PROBLEM STATEMENT: Reproduce the rows below verbatim, starting at the line that contains "Between (121,194) being" and ending at the line that contains "is closest to", both included. Output only those lines.

-- Start DATA LISTING --

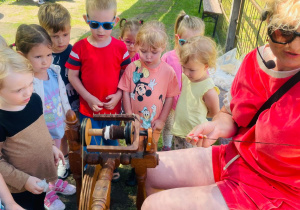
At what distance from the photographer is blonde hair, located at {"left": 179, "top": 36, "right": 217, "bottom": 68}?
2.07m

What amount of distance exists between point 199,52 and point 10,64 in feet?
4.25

-- End DATA LISTING --
-- Start DATA LISTING --

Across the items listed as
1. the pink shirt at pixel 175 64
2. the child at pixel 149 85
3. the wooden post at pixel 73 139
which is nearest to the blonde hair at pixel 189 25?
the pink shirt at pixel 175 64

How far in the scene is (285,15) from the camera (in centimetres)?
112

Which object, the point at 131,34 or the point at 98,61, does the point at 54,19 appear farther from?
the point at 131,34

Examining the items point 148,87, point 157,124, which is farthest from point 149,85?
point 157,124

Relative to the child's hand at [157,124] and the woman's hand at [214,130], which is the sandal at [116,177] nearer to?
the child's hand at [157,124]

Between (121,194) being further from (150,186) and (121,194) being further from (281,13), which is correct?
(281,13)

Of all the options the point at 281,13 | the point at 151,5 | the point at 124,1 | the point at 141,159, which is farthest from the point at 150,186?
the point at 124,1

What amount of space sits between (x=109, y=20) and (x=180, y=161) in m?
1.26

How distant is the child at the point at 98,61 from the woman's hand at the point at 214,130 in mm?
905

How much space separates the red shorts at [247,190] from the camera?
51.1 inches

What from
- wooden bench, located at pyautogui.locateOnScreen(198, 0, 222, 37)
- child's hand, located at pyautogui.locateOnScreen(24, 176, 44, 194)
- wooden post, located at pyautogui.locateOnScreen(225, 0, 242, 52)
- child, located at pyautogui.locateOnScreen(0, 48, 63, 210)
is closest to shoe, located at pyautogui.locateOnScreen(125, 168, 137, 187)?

-- End DATA LISTING --

TASK SOLUTION:
Between (121,194) being further from (150,186) and (121,194) being further from (281,13), which is correct?
(281,13)

Of all the options the point at 281,13 | the point at 151,5 | the point at 124,1 | the point at 141,159, which is farthest from the point at 150,186?
the point at 124,1

What amount of space sits between (x=109, y=20) and (x=180, y=161) in m?
1.26

How distant is the child at the point at 98,61 from the woman's hand at the point at 214,130 in mm?
905

How much space separates the red shorts at [247,190] from the camera?
51.1 inches

What from
- wooden bench, located at pyautogui.locateOnScreen(198, 0, 222, 37)
- child's hand, located at pyautogui.locateOnScreen(24, 176, 44, 194)
- wooden post, located at pyautogui.locateOnScreen(225, 0, 242, 52)
- child, located at pyautogui.locateOnScreen(0, 48, 63, 210)
is closest to shoe, located at pyautogui.locateOnScreen(125, 168, 137, 187)?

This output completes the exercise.